LES CPE ET LES PSY-EN TOUJOURS DÉROGATOIRES (article 15)

Contrairement aux messages d’apocalypse véhiculés par certaines organisations, les CPE et les Psy-EN continueront bien de bénéficier d’un régime dérogatoire au régime général, comme c’est le cas pour les professeurs. Le SNALC s’en félicite.
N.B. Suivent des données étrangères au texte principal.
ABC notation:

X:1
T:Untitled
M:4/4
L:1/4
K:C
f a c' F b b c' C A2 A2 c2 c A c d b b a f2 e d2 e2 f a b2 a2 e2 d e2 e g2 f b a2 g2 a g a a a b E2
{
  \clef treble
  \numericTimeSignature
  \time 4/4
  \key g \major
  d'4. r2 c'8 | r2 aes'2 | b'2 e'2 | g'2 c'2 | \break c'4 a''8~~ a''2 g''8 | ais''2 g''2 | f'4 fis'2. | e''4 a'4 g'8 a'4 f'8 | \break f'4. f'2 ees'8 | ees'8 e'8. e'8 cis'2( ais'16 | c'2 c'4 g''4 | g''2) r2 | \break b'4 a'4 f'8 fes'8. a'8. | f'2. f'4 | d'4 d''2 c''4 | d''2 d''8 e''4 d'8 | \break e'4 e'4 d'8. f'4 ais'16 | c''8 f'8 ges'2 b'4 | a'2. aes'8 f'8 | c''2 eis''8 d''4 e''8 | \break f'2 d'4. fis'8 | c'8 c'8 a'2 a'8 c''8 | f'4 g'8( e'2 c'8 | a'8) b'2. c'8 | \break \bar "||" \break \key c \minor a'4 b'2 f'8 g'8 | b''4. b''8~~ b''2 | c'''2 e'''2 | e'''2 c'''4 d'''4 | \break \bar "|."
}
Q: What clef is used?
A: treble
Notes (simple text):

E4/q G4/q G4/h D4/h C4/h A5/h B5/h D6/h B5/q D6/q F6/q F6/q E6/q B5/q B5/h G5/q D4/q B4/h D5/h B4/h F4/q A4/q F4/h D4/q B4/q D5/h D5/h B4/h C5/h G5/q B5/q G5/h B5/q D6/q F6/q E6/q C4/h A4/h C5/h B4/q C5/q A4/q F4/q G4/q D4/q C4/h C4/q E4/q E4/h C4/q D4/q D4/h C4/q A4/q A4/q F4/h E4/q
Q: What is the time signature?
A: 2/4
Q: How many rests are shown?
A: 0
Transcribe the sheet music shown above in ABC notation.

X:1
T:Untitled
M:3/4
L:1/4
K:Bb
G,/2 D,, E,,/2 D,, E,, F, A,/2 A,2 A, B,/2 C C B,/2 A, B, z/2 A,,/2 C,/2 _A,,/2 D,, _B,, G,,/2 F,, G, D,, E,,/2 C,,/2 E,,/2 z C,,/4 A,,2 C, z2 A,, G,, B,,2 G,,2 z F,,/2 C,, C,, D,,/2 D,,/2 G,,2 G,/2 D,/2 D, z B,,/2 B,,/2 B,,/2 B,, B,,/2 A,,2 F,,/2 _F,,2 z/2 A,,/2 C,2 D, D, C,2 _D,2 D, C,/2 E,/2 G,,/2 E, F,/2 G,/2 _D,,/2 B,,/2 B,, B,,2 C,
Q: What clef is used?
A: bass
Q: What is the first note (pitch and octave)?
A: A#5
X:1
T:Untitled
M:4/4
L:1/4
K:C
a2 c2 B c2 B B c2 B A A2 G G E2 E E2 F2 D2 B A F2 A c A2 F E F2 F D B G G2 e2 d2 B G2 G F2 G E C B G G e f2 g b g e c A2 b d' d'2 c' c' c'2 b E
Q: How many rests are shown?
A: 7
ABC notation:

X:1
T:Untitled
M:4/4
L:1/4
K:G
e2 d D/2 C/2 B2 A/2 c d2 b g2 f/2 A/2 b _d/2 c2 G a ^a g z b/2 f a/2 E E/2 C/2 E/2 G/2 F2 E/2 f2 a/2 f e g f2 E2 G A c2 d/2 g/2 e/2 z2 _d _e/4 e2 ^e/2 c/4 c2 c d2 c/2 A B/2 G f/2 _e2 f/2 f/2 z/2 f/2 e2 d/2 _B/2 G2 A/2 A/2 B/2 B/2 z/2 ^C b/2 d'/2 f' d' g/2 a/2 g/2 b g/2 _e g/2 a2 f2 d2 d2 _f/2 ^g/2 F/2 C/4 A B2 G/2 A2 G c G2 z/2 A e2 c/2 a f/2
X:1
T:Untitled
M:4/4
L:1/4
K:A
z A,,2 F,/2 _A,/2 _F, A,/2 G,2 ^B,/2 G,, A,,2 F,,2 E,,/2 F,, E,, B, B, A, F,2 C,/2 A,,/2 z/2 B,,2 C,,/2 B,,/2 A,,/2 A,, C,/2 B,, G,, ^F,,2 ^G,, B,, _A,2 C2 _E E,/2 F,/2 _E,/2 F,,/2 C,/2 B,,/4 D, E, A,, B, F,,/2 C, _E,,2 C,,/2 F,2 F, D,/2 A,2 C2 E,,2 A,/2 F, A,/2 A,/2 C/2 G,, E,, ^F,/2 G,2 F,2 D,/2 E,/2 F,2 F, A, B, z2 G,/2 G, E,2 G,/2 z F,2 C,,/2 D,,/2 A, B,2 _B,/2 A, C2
SILENCE, ON FUSIONNE (article 17)

Il n’a pas fallu plus de 7 lignes pour fusionner les académies appartenant à la même région. Le gouvernement pourra faire tous les aménagements nécessaires par ordonnance, sans avoir à repasser devant le Parlement. La seule présence de cet article justifie le vote global du SNALC.

LA POSITION DU SNALC

Afin de pouvoir s’exprimer sur les différents sujets (parfaitement indépendants les uns des autres), le SNALC a très officiellement demandé un vote article par article, qui a été refusé. Confronté à l’obligation d’un vote global, nous avons donc voté CONTRE ce projet de loi. Deux articles sont inadmissibles : l’extension du domaine des expérimentations et la fusion des académies. Le SNALC salue néanmoins les articles sur la maternelle et sur le statut dérogatoire des CPE et des Psy-EN. Il fera tout ce qui est en son pouvoir pour que la réforme des ESPE amorcée ici entraîne un véritable changement de paradigme dans la formation initiale. La lutte sera rude, car le SNALC est bien seul à mener ce combat.
NOS AMENDEMENTS

Le SNALC a déposé plusieurs amendements, tous rejetés par l’administration. Nous avons entre autres demandé :
• la restriction du champ des expérimentations pédagogiques, le plus souvent imposées par en haut et non souhaitées par bon nombre de collègues ;
• la suppression de la mission d’évaluation des établissements du futur conseil national, source prévisible de nombreuses dérives ;
• la suppression des articles sur les EPLEI et la fusion des académies.